L'été 2014, une découverte extraordinaire est faite sur la toile : en Normandie sommeille le piano du compositeur français Hector Berlioz. Désormais installé dans le musée du même nom à la Côte-Saint-André, la réapparition de l'instrument est digne d'une enquête policière. Retour sur une acquisition à rebondissements.
L'histoire commence en novembre 1847 alors qu'Hector Berlioz se trouve à Londres. Sa maîtresse la cantatrice Marie Recio achète un piano Érard sous le nom de Madame Berlioz. Les coquins se marient quelques années plus tard et, au décès de la vocaliste, puis de sa mère, Berlioz hérite du piano. Avant de finir lui aussi six pieds sous terre, le compositeur prit soin de léguer l'objet à son ami et mécène Édouard Alexandre. On est alors en mars 1869.
Puis le piano se volatilise, jusqu'au fameux été 2014 durant lequel une vente sur le site internet Le Bon Coin affole le net. Une Normande souhaite se débarrasser d'un piano, dont Emmaüs ne veut pas, pour la somme de 800 euros. Mais pas folle la guêpe tout de même, elle mène une enquête et découvre qu'il s'agit du piano d'Hector Berlioz grâce au numéro de série 19972 inscrit sur les touches. Elle fait alors grimper le prix, consciente de la forte valeur patrimoniale de l'instrument, et contacte le musée Hector Berlioz à la Côte-Saint-André pour lui faire une offre. C'est alors qu'un bras de fer s'engage et qu'un comité d'experts est réuni pour valider les dires de la dame.

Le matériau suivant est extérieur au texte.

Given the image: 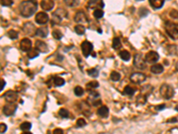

Tout est bien qui finit Berlioz
Chantal Spillemaecker, conservatrice au musée Hector Berlioz, consulte archives, correspondances et registres du fabricant pour attester de l'appartenance de ce piano au compositeur français. Mieux qu'une lumière noire, ces éléments deviennent des indices solides. À ce dossier déjà bien ficelé s'ajoute un portrait d'Hector Berlioz devant l'instrument réalisé par Melchior Blanchard en 1865. La preuve est faite, la conservatrice n'a plus qu'à plaider sa cause devant une commission d'acquisition. Un accord est passé à 55 000 euros comprenant la restauration de l'objet et son déplacement jusqu'au musée
Aujourd'hui installé dans le grand salon devant le fameux tableau, le piano n'est pas seulement un instrument qui peut restituer la pureté et l'intensité du son d'alors, c'est aussi le symbole de la vie musicale du XIXe siècle, un emblème de l'âge d'or de la manufacture Érard dans toute l'Europe et un témoin d'innovations techniques qui ont influencé la manière de composer la musique de tout un siècle. Oui, rien que ça, et c'est un dossier classé à découvrir au musée Hector Berlioz.